◆ **TASK**: Please set down word for word every line from the one holding "kingdom: Animalia" to the end of the data below, both included.
[Opening EXERCISE INPUTS section]
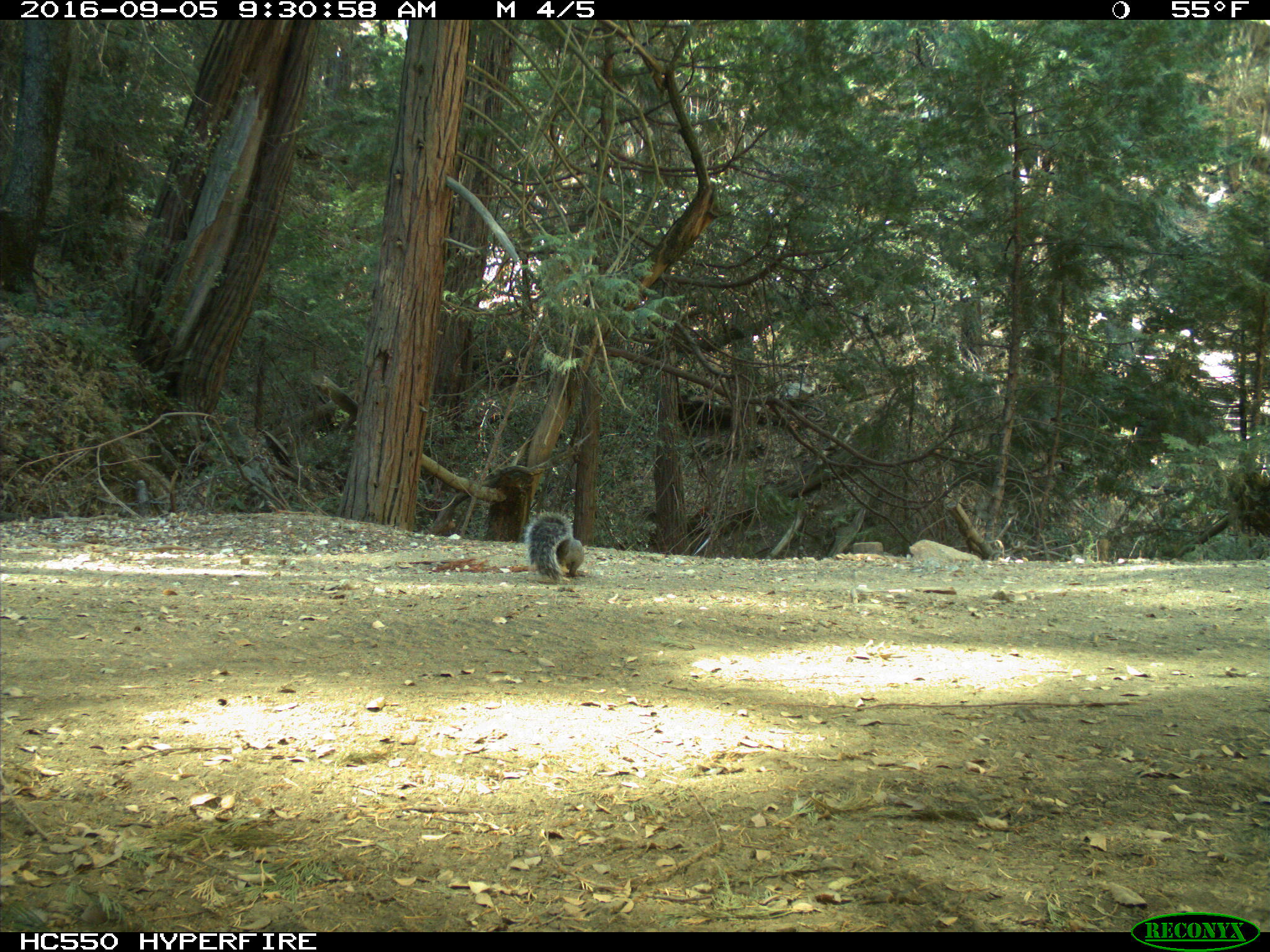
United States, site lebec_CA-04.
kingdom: Animalia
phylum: Chordata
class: Mammalia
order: Rodentia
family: Sciuridae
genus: Sciurus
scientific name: Sciurus carolinensis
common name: eastern gray squirrel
[Closing EXERCISE INPUTS section]
◆ **OUTPUT BELOW**:
kingdom: Animalia
phylum: Chordata
class: Mammalia
order: Rodentia
family: Sciuridae
genus: Sciurus
scientific name: Sciurus carolinensis
common name: eastern gray squirrel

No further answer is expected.